The court then turned to VA’s failure to conduct discussions. The CO stated that the agency had declined to conduct discussions because “discussions would only allow the unsuccessful quoters to better their technical and pricing to be more competitive with PwC and not actually provide any real benefit to the [VA].” The court found this unpersuasive, noting that the whole point of the trade-off process is to allow the government to obtain the best technical quotes and prices. Refusing to conduct discussions because it would only result in better technical quotes and prices defeats the whole purpose of a best-value procurement.

In addition, the court continued, it was clear from the offerors’ identical mistaken assumptions on staffing levels that there was a problem with the solicitation. Discussions would have allowed the agency to clarify these issues. Finally, the CO’s belief that conducting discussion would be unfair to PwC indicated that the agency was not treating all prospective offerors equally, which violated FAR 1.102(c)(3).

The court concluded by finding that Ernst & Young satisfied the elements for an injunction setting aside the award to PwC. The company had prevailed on the merits, and it had shown that VA’s conduct had resulted in irreparable harm by denying Ernst & Young a chance to fairly compete. As to the balance of hardships, the court found while VA may suffer some administrative burden, the technical and financial benefits of a fair competition would offset this burden. With regard to the public interest, the court found an overriding public interest in fair procurements.
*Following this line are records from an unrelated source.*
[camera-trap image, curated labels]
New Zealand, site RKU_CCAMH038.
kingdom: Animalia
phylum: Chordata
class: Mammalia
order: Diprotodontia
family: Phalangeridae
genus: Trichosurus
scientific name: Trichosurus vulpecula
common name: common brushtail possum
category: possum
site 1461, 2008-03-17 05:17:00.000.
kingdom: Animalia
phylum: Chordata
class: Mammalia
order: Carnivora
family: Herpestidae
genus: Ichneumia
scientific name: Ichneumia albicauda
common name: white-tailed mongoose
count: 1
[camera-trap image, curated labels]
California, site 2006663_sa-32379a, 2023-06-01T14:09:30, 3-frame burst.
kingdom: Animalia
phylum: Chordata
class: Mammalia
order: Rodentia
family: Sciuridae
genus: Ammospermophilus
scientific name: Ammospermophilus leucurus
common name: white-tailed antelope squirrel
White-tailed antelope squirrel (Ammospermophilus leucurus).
The court granted Ernst & Young’s motion for judgment on the administrative record as all counts except one—i.e., the biased ground rules OCI. The court denied the government’s and PwC’s cross motions. The case was remanded to VA.

Ernst and Young is represented by Craig Holman of Arnold & Porter Kaye Scholer LLP. The government is represented by Geoffrey M. Long of the U.S. Department of Justice. The Intervenor, PriceWaterhouseCoopers is represented by Philip J. Davis of Wiley Rein, LLP.